• [Tasks to complete]:
A. Reproduce the ground mats thread from "I don't do agility" to "(Aug 23, 2008)".
B. Answer these questions from the ground mats thread:
(i) At which store did BayBeams find a smaller mat?
(ii) According to Loisiana, why are the mats needed when showing on gym floors?
(iii) Where did hawtee get the larger mat?

• [Document segment]:
* * *

# ground mats



## Titan1 (Jan 19, 2010)

Okay agility people. Where do I find those mats they put below the kennels outside for agility?


----------



## AmberSunrise (Apr 1, 2009)

http://www.cleanrun.com/index.cfm?fuseaction=category.display&category_ID=199


----------



## Titan1 (Jan 19, 2010)

Sunrise said:


> Clean Run: Ground Covers & Ex Pen Mats


Sharon
You are awesome! Thank you!


----------



## BayBeams (Jan 3, 2010)

I don't do agility but I have found mats at some of the dog show vendors since all our shows are outdoors. Davis is one in our area that sells them. I also found a smaller mat that works well at Cost Plus. I think they only have them seasonally as a summer outdoor mat. I can fit my two 36 inch crates on the mat from Cost Plus.


----------



## sammydog (Aug 23, 2008)

Sunrise said:


> Clean Run: Ground Covers & Ex Pen Mats


This is where I got mine!


----------



## Loisiana (Jul 29, 2009)

I got mine for a birthday from obedience friends that were tired of sharing their mats with me ROFL. We have to use them when showing on gym floors to protect the floor.


----------



## hawtee (Nov 1, 2006)

I got one from Clean Run and the larger one from Camping World


----------



## FlyingQuizini (Oct 24, 2006)

I think PetEdge.com has them too ... and maybe cheaper than places like Clean Run.


----------



## Titan1 (Jan 19, 2010)

Thanks everyone .. I ordered mine Saturday night and they are already on the way. I was at a show and could not believe what they were asking for them there...


----------

* * *

• [Data shown]:
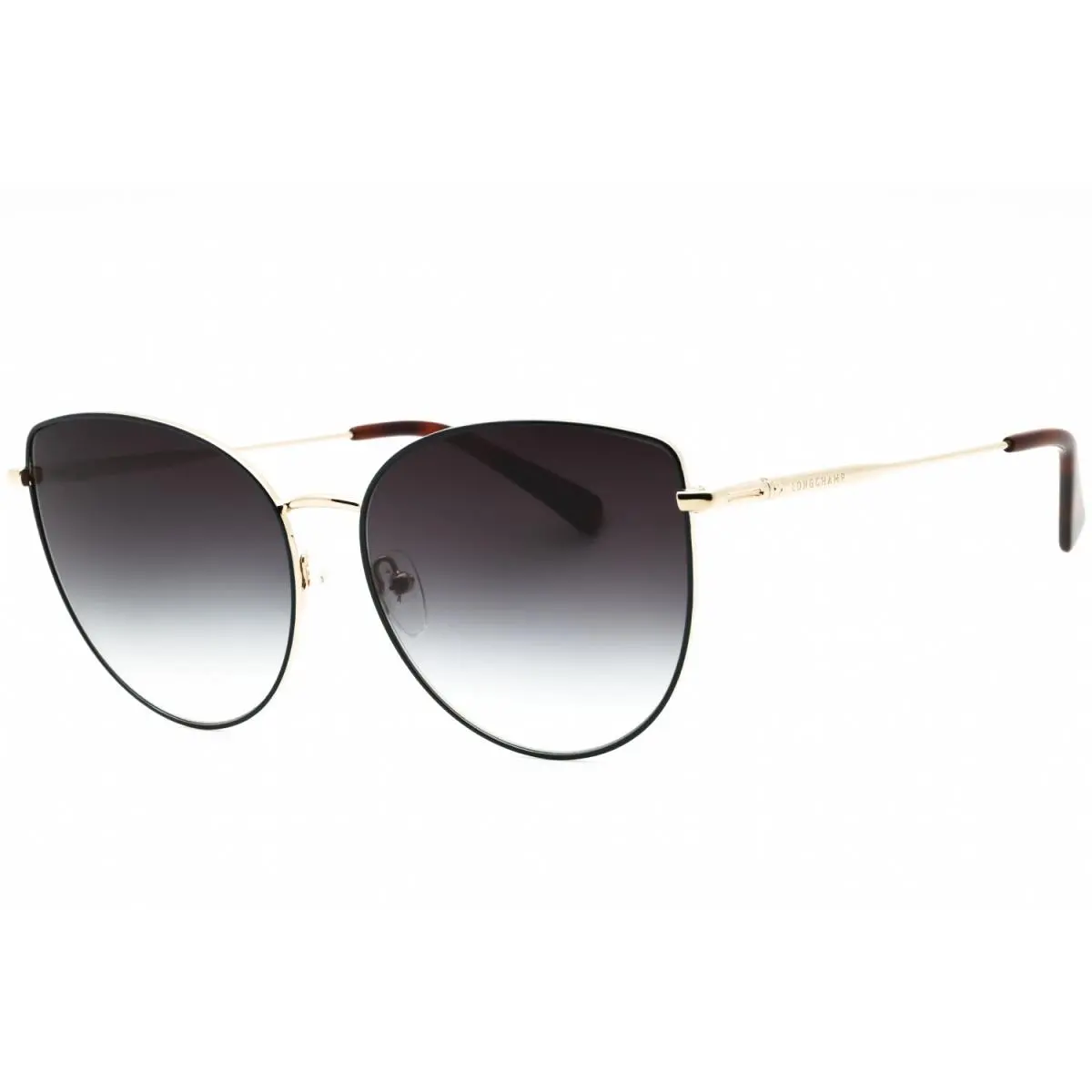 LO158S-713-60 Sunglasses Frame Size 60mm 140mm 16mm Goldblue Women by Longchamp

* * *

• [Exercise solutions]:
A.
I don't do agility but I have found mats at some of the dog show vendors since all our shows are outdoors. Davis is one in our area that sells them. I also found a smaller mat that works well at Cost Plus. I think they only have them seasonally as a summer outdoor mat. I can fit my two 36 inch crates on the mat from Cost Plus.


----------



## sammydog (Aug 23, 2008)

B.
(i) Cost Plus
(ii) To protect the floor
(iii) Camping World